Lucca, 6 marzo 2017 – Che ruolo ha la serotonina nella vita di un essere umano? Si tratta di una domanda appartenente secondaria, che ha dei risvolti più che pratici sull’esistenza di tutti noi come spiega nell’articolo “Understanding the role of serotonin in psychiatric diseases” – appena stato pubblicato su F1000Research – Open for Science – la prof.ssa Donatella Marazziti, Responsabile Ricerche della Fondazione BRF Onlus.

L’articolo della prof.ssa Donatella Marazziti rappresenta una revisione critica della letteratura sulla serotonina, insieme a riflessioni personali dell’autrice su quello che può essere il ruolo di questa sostanza nel sistema nervoso centrale alla luce delle conoscenze attuali. La prof.ssa Marazziti riflette anche su quali potrebbero essere gli sviluppi degli studi futuri in questo ambito. L’opinione più condivisa è infatti che la serotonina sia collegata a dimensioni psicologiche comuni alla normalità e alla patologia, che possono andare in un senso o nell’altro, in base a fattori individuali, genetici, ambientali o secondari, a eventi vitali.

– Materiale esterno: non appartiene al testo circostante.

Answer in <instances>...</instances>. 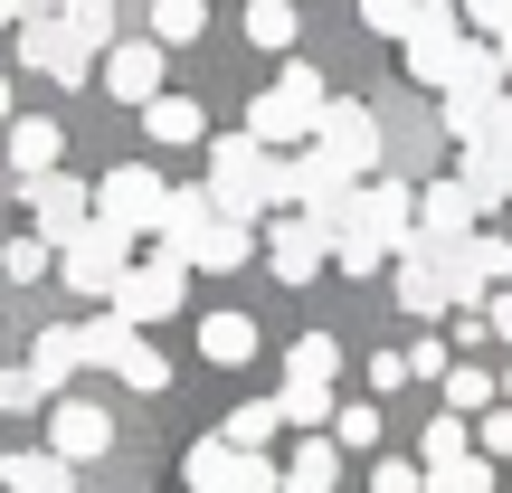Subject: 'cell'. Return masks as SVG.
Segmentation results:
<instances>
[{
    "instance_id": "6da1fadb",
    "label": "cell",
    "mask_w": 512,
    "mask_h": 493,
    "mask_svg": "<svg viewBox=\"0 0 512 493\" xmlns=\"http://www.w3.org/2000/svg\"><path fill=\"white\" fill-rule=\"evenodd\" d=\"M323 105H332L323 76H313L304 57H285V76H275V86L247 105V143H256V152H304L313 124H323Z\"/></svg>"
},
{
    "instance_id": "7a4b0ae2",
    "label": "cell",
    "mask_w": 512,
    "mask_h": 493,
    "mask_svg": "<svg viewBox=\"0 0 512 493\" xmlns=\"http://www.w3.org/2000/svg\"><path fill=\"white\" fill-rule=\"evenodd\" d=\"M209 209L219 219H238V228H256V209H275V152H256L247 133H219L209 143Z\"/></svg>"
},
{
    "instance_id": "3957f363",
    "label": "cell",
    "mask_w": 512,
    "mask_h": 493,
    "mask_svg": "<svg viewBox=\"0 0 512 493\" xmlns=\"http://www.w3.org/2000/svg\"><path fill=\"white\" fill-rule=\"evenodd\" d=\"M162 200H171L162 171H152V162H124V171L95 181V228H114V238H162Z\"/></svg>"
},
{
    "instance_id": "277c9868",
    "label": "cell",
    "mask_w": 512,
    "mask_h": 493,
    "mask_svg": "<svg viewBox=\"0 0 512 493\" xmlns=\"http://www.w3.org/2000/svg\"><path fill=\"white\" fill-rule=\"evenodd\" d=\"M408 76H418V86H456V57L475 48V38H465V19H456V0H418V19H408Z\"/></svg>"
},
{
    "instance_id": "5b68a950",
    "label": "cell",
    "mask_w": 512,
    "mask_h": 493,
    "mask_svg": "<svg viewBox=\"0 0 512 493\" xmlns=\"http://www.w3.org/2000/svg\"><path fill=\"white\" fill-rule=\"evenodd\" d=\"M124 266H133V238H114V228H76L67 247H57V275H67L76 294H95V304H114V285H124Z\"/></svg>"
},
{
    "instance_id": "8992f818",
    "label": "cell",
    "mask_w": 512,
    "mask_h": 493,
    "mask_svg": "<svg viewBox=\"0 0 512 493\" xmlns=\"http://www.w3.org/2000/svg\"><path fill=\"white\" fill-rule=\"evenodd\" d=\"M313 152H323L342 181H370V171H380V114H370V105H323Z\"/></svg>"
},
{
    "instance_id": "52a82bcc",
    "label": "cell",
    "mask_w": 512,
    "mask_h": 493,
    "mask_svg": "<svg viewBox=\"0 0 512 493\" xmlns=\"http://www.w3.org/2000/svg\"><path fill=\"white\" fill-rule=\"evenodd\" d=\"M181 285H190V266H181V256H152V266H124V285H114V323H133V332H143V323H162V313H181Z\"/></svg>"
},
{
    "instance_id": "ba28073f",
    "label": "cell",
    "mask_w": 512,
    "mask_h": 493,
    "mask_svg": "<svg viewBox=\"0 0 512 493\" xmlns=\"http://www.w3.org/2000/svg\"><path fill=\"white\" fill-rule=\"evenodd\" d=\"M181 484H190V493H275V465H266V456H238L228 437H200V446L181 456Z\"/></svg>"
},
{
    "instance_id": "9c48e42d",
    "label": "cell",
    "mask_w": 512,
    "mask_h": 493,
    "mask_svg": "<svg viewBox=\"0 0 512 493\" xmlns=\"http://www.w3.org/2000/svg\"><path fill=\"white\" fill-rule=\"evenodd\" d=\"M437 275H446V304H484V285H503V275H512V238L475 228L465 247H437Z\"/></svg>"
},
{
    "instance_id": "30bf717a",
    "label": "cell",
    "mask_w": 512,
    "mask_h": 493,
    "mask_svg": "<svg viewBox=\"0 0 512 493\" xmlns=\"http://www.w3.org/2000/svg\"><path fill=\"white\" fill-rule=\"evenodd\" d=\"M86 219H95V190H86V181H67V171H48V181H29V238L48 247V256L67 247V238H76Z\"/></svg>"
},
{
    "instance_id": "8fae6325",
    "label": "cell",
    "mask_w": 512,
    "mask_h": 493,
    "mask_svg": "<svg viewBox=\"0 0 512 493\" xmlns=\"http://www.w3.org/2000/svg\"><path fill=\"white\" fill-rule=\"evenodd\" d=\"M105 446H114V418L95 399H48V456L67 465V475H76V465H95Z\"/></svg>"
},
{
    "instance_id": "7c38bea8",
    "label": "cell",
    "mask_w": 512,
    "mask_h": 493,
    "mask_svg": "<svg viewBox=\"0 0 512 493\" xmlns=\"http://www.w3.org/2000/svg\"><path fill=\"white\" fill-rule=\"evenodd\" d=\"M19 67H38L48 86H86V76H95V57L76 48V38L57 29L48 10H29V19H19Z\"/></svg>"
},
{
    "instance_id": "4fadbf2b",
    "label": "cell",
    "mask_w": 512,
    "mask_h": 493,
    "mask_svg": "<svg viewBox=\"0 0 512 493\" xmlns=\"http://www.w3.org/2000/svg\"><path fill=\"white\" fill-rule=\"evenodd\" d=\"M475 219H484V209H475V190H465L456 171L418 190V238L427 247H465V238H475Z\"/></svg>"
},
{
    "instance_id": "5bb4252c",
    "label": "cell",
    "mask_w": 512,
    "mask_h": 493,
    "mask_svg": "<svg viewBox=\"0 0 512 493\" xmlns=\"http://www.w3.org/2000/svg\"><path fill=\"white\" fill-rule=\"evenodd\" d=\"M323 256H332V238L304 219V209L266 228V266H275V285H313V275H323Z\"/></svg>"
},
{
    "instance_id": "9a60e30c",
    "label": "cell",
    "mask_w": 512,
    "mask_h": 493,
    "mask_svg": "<svg viewBox=\"0 0 512 493\" xmlns=\"http://www.w3.org/2000/svg\"><path fill=\"white\" fill-rule=\"evenodd\" d=\"M105 95L114 105H152L162 95V48L152 38H114L105 48Z\"/></svg>"
},
{
    "instance_id": "2e32d148",
    "label": "cell",
    "mask_w": 512,
    "mask_h": 493,
    "mask_svg": "<svg viewBox=\"0 0 512 493\" xmlns=\"http://www.w3.org/2000/svg\"><path fill=\"white\" fill-rule=\"evenodd\" d=\"M247 256H256V228H238V219H209L200 238L181 247V266H190V275H238Z\"/></svg>"
},
{
    "instance_id": "e0dca14e",
    "label": "cell",
    "mask_w": 512,
    "mask_h": 493,
    "mask_svg": "<svg viewBox=\"0 0 512 493\" xmlns=\"http://www.w3.org/2000/svg\"><path fill=\"white\" fill-rule=\"evenodd\" d=\"M57 152H67L57 114H19V124H10V171H19V181H48V171H57Z\"/></svg>"
},
{
    "instance_id": "ac0fdd59",
    "label": "cell",
    "mask_w": 512,
    "mask_h": 493,
    "mask_svg": "<svg viewBox=\"0 0 512 493\" xmlns=\"http://www.w3.org/2000/svg\"><path fill=\"white\" fill-rule=\"evenodd\" d=\"M332 484H342V446L332 437H304L285 465H275V493H332Z\"/></svg>"
},
{
    "instance_id": "d6986e66",
    "label": "cell",
    "mask_w": 512,
    "mask_h": 493,
    "mask_svg": "<svg viewBox=\"0 0 512 493\" xmlns=\"http://www.w3.org/2000/svg\"><path fill=\"white\" fill-rule=\"evenodd\" d=\"M456 181L475 190V209H503V200H512V152H494V143H465V152H456Z\"/></svg>"
},
{
    "instance_id": "ffe728a7",
    "label": "cell",
    "mask_w": 512,
    "mask_h": 493,
    "mask_svg": "<svg viewBox=\"0 0 512 493\" xmlns=\"http://www.w3.org/2000/svg\"><path fill=\"white\" fill-rule=\"evenodd\" d=\"M76 370H86V361H76V323H48V332H38V351H29V380L57 399V389L76 380Z\"/></svg>"
},
{
    "instance_id": "44dd1931",
    "label": "cell",
    "mask_w": 512,
    "mask_h": 493,
    "mask_svg": "<svg viewBox=\"0 0 512 493\" xmlns=\"http://www.w3.org/2000/svg\"><path fill=\"white\" fill-rule=\"evenodd\" d=\"M48 19H57V29H67L86 57H105V48H114V0H57Z\"/></svg>"
},
{
    "instance_id": "7402d4cb",
    "label": "cell",
    "mask_w": 512,
    "mask_h": 493,
    "mask_svg": "<svg viewBox=\"0 0 512 493\" xmlns=\"http://www.w3.org/2000/svg\"><path fill=\"white\" fill-rule=\"evenodd\" d=\"M332 370H342V342H332V332H304V342L285 351V389H332Z\"/></svg>"
},
{
    "instance_id": "603a6c76",
    "label": "cell",
    "mask_w": 512,
    "mask_h": 493,
    "mask_svg": "<svg viewBox=\"0 0 512 493\" xmlns=\"http://www.w3.org/2000/svg\"><path fill=\"white\" fill-rule=\"evenodd\" d=\"M200 361H219V370L256 361V323H247V313H209V323H200Z\"/></svg>"
},
{
    "instance_id": "cb8c5ba5",
    "label": "cell",
    "mask_w": 512,
    "mask_h": 493,
    "mask_svg": "<svg viewBox=\"0 0 512 493\" xmlns=\"http://www.w3.org/2000/svg\"><path fill=\"white\" fill-rule=\"evenodd\" d=\"M143 133H152V143H200L209 124H200V105H190V95H171V86H162V95L143 105Z\"/></svg>"
},
{
    "instance_id": "d4e9b609",
    "label": "cell",
    "mask_w": 512,
    "mask_h": 493,
    "mask_svg": "<svg viewBox=\"0 0 512 493\" xmlns=\"http://www.w3.org/2000/svg\"><path fill=\"white\" fill-rule=\"evenodd\" d=\"M0 484H10V493H67L76 475H67V465L48 456V446H38V456L19 446V456H0Z\"/></svg>"
},
{
    "instance_id": "484cf974",
    "label": "cell",
    "mask_w": 512,
    "mask_h": 493,
    "mask_svg": "<svg viewBox=\"0 0 512 493\" xmlns=\"http://www.w3.org/2000/svg\"><path fill=\"white\" fill-rule=\"evenodd\" d=\"M209 29V0H152V48H190V38Z\"/></svg>"
},
{
    "instance_id": "4316f807",
    "label": "cell",
    "mask_w": 512,
    "mask_h": 493,
    "mask_svg": "<svg viewBox=\"0 0 512 493\" xmlns=\"http://www.w3.org/2000/svg\"><path fill=\"white\" fill-rule=\"evenodd\" d=\"M275 427H285V408H275V399H247V408H228V427H219V437L238 446V456H266V437H275Z\"/></svg>"
},
{
    "instance_id": "83f0119b",
    "label": "cell",
    "mask_w": 512,
    "mask_h": 493,
    "mask_svg": "<svg viewBox=\"0 0 512 493\" xmlns=\"http://www.w3.org/2000/svg\"><path fill=\"white\" fill-rule=\"evenodd\" d=\"M475 408H494V370L456 361V370H446V418H475Z\"/></svg>"
},
{
    "instance_id": "f1b7e54d",
    "label": "cell",
    "mask_w": 512,
    "mask_h": 493,
    "mask_svg": "<svg viewBox=\"0 0 512 493\" xmlns=\"http://www.w3.org/2000/svg\"><path fill=\"white\" fill-rule=\"evenodd\" d=\"M114 380H124V389H143V399H152V389H171V361H162V351L143 342V332H133V342H124V361H114Z\"/></svg>"
},
{
    "instance_id": "f546056e",
    "label": "cell",
    "mask_w": 512,
    "mask_h": 493,
    "mask_svg": "<svg viewBox=\"0 0 512 493\" xmlns=\"http://www.w3.org/2000/svg\"><path fill=\"white\" fill-rule=\"evenodd\" d=\"M247 38L285 57V48H294V0H247Z\"/></svg>"
},
{
    "instance_id": "4dcf8cb0",
    "label": "cell",
    "mask_w": 512,
    "mask_h": 493,
    "mask_svg": "<svg viewBox=\"0 0 512 493\" xmlns=\"http://www.w3.org/2000/svg\"><path fill=\"white\" fill-rule=\"evenodd\" d=\"M418 456H427V465H456V456H475V427H465V418H427Z\"/></svg>"
},
{
    "instance_id": "1f68e13d",
    "label": "cell",
    "mask_w": 512,
    "mask_h": 493,
    "mask_svg": "<svg viewBox=\"0 0 512 493\" xmlns=\"http://www.w3.org/2000/svg\"><path fill=\"white\" fill-rule=\"evenodd\" d=\"M427 493H494V465L456 456V465H427Z\"/></svg>"
},
{
    "instance_id": "d6a6232c",
    "label": "cell",
    "mask_w": 512,
    "mask_h": 493,
    "mask_svg": "<svg viewBox=\"0 0 512 493\" xmlns=\"http://www.w3.org/2000/svg\"><path fill=\"white\" fill-rule=\"evenodd\" d=\"M275 408H285V427H304V437H323V427H332V389H285Z\"/></svg>"
},
{
    "instance_id": "836d02e7",
    "label": "cell",
    "mask_w": 512,
    "mask_h": 493,
    "mask_svg": "<svg viewBox=\"0 0 512 493\" xmlns=\"http://www.w3.org/2000/svg\"><path fill=\"white\" fill-rule=\"evenodd\" d=\"M0 275H10V285H38V275H57V256L38 238H10V247H0Z\"/></svg>"
},
{
    "instance_id": "e575fe53",
    "label": "cell",
    "mask_w": 512,
    "mask_h": 493,
    "mask_svg": "<svg viewBox=\"0 0 512 493\" xmlns=\"http://www.w3.org/2000/svg\"><path fill=\"white\" fill-rule=\"evenodd\" d=\"M332 446H380V408H370V399L332 408Z\"/></svg>"
},
{
    "instance_id": "d590c367",
    "label": "cell",
    "mask_w": 512,
    "mask_h": 493,
    "mask_svg": "<svg viewBox=\"0 0 512 493\" xmlns=\"http://www.w3.org/2000/svg\"><path fill=\"white\" fill-rule=\"evenodd\" d=\"M370 493H427V465H408V456H380V465H370Z\"/></svg>"
},
{
    "instance_id": "8d00e7d4",
    "label": "cell",
    "mask_w": 512,
    "mask_h": 493,
    "mask_svg": "<svg viewBox=\"0 0 512 493\" xmlns=\"http://www.w3.org/2000/svg\"><path fill=\"white\" fill-rule=\"evenodd\" d=\"M408 19H418V0H361V29L380 38H408Z\"/></svg>"
},
{
    "instance_id": "74e56055",
    "label": "cell",
    "mask_w": 512,
    "mask_h": 493,
    "mask_svg": "<svg viewBox=\"0 0 512 493\" xmlns=\"http://www.w3.org/2000/svg\"><path fill=\"white\" fill-rule=\"evenodd\" d=\"M475 456L494 465V456H512V408H484V427H475Z\"/></svg>"
},
{
    "instance_id": "f35d334b",
    "label": "cell",
    "mask_w": 512,
    "mask_h": 493,
    "mask_svg": "<svg viewBox=\"0 0 512 493\" xmlns=\"http://www.w3.org/2000/svg\"><path fill=\"white\" fill-rule=\"evenodd\" d=\"M399 361H408V380H446V370H456V361H446V342H408Z\"/></svg>"
},
{
    "instance_id": "ab89813d",
    "label": "cell",
    "mask_w": 512,
    "mask_h": 493,
    "mask_svg": "<svg viewBox=\"0 0 512 493\" xmlns=\"http://www.w3.org/2000/svg\"><path fill=\"white\" fill-rule=\"evenodd\" d=\"M0 408H48V389H38L29 370H0Z\"/></svg>"
},
{
    "instance_id": "60d3db41",
    "label": "cell",
    "mask_w": 512,
    "mask_h": 493,
    "mask_svg": "<svg viewBox=\"0 0 512 493\" xmlns=\"http://www.w3.org/2000/svg\"><path fill=\"white\" fill-rule=\"evenodd\" d=\"M484 332H494V342H512V294H494V313H484Z\"/></svg>"
},
{
    "instance_id": "b9f144b4",
    "label": "cell",
    "mask_w": 512,
    "mask_h": 493,
    "mask_svg": "<svg viewBox=\"0 0 512 493\" xmlns=\"http://www.w3.org/2000/svg\"><path fill=\"white\" fill-rule=\"evenodd\" d=\"M0 124H19V95H10V76H0Z\"/></svg>"
},
{
    "instance_id": "7bdbcfd3",
    "label": "cell",
    "mask_w": 512,
    "mask_h": 493,
    "mask_svg": "<svg viewBox=\"0 0 512 493\" xmlns=\"http://www.w3.org/2000/svg\"><path fill=\"white\" fill-rule=\"evenodd\" d=\"M19 19H29V0H0V29H19Z\"/></svg>"
},
{
    "instance_id": "ee69618b",
    "label": "cell",
    "mask_w": 512,
    "mask_h": 493,
    "mask_svg": "<svg viewBox=\"0 0 512 493\" xmlns=\"http://www.w3.org/2000/svg\"><path fill=\"white\" fill-rule=\"evenodd\" d=\"M494 57H503V86H512V38H494Z\"/></svg>"
},
{
    "instance_id": "f6af8a7d",
    "label": "cell",
    "mask_w": 512,
    "mask_h": 493,
    "mask_svg": "<svg viewBox=\"0 0 512 493\" xmlns=\"http://www.w3.org/2000/svg\"><path fill=\"white\" fill-rule=\"evenodd\" d=\"M494 389H503V399H512V370H503V380H494Z\"/></svg>"
},
{
    "instance_id": "bcb514c9",
    "label": "cell",
    "mask_w": 512,
    "mask_h": 493,
    "mask_svg": "<svg viewBox=\"0 0 512 493\" xmlns=\"http://www.w3.org/2000/svg\"><path fill=\"white\" fill-rule=\"evenodd\" d=\"M29 10H57V0H29Z\"/></svg>"
},
{
    "instance_id": "7dc6e473",
    "label": "cell",
    "mask_w": 512,
    "mask_h": 493,
    "mask_svg": "<svg viewBox=\"0 0 512 493\" xmlns=\"http://www.w3.org/2000/svg\"><path fill=\"white\" fill-rule=\"evenodd\" d=\"M67 493H76V484H67Z\"/></svg>"
}]
</instances>
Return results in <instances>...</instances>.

“La serotonina – spiega la prof.ssa Marazziti – è un neurotrasmettitore davvero affascinante. Scoperta circa un secolo fa in Italia da Vittorio Erspamer, che non prese il Nobel per la Medicina, per quanto più volte candidato, continua a rappresentare uno degli argomenti di punta della ricerca neuroscientifica e non solo, tanto che, come dice un ricercatore americano, resta sempre una chicca di moda. La ricerca costante e crescente su di essa ha permesso di evidenziare che regola una miriade di attività e funzioni, quali appetito, sessualità, ritmi circadiani, sonno, umore, ansia,impulsività, aggressività, vasocostrizione, peristalsi intestinale, e molte altre, attraverso l’interazione con recettori specifici diffusi un po’ ovunque. Non sorprende più di tanto che molte, se non tutte le patologie psichiatriche, sono collegate più o meno ad alterazioni della serotonina, in particolare la depressione, i disturbi d’ansia e le psicosi, e che molti farmaci che agiscono in questi disturbi interagiscono con questo neurotrasmettitore. Senza dubbio la ricerca futura consentirà di chiarire quello che ancora oggi viene ritenuto uno dei misteri più intriganti del cervello umano”.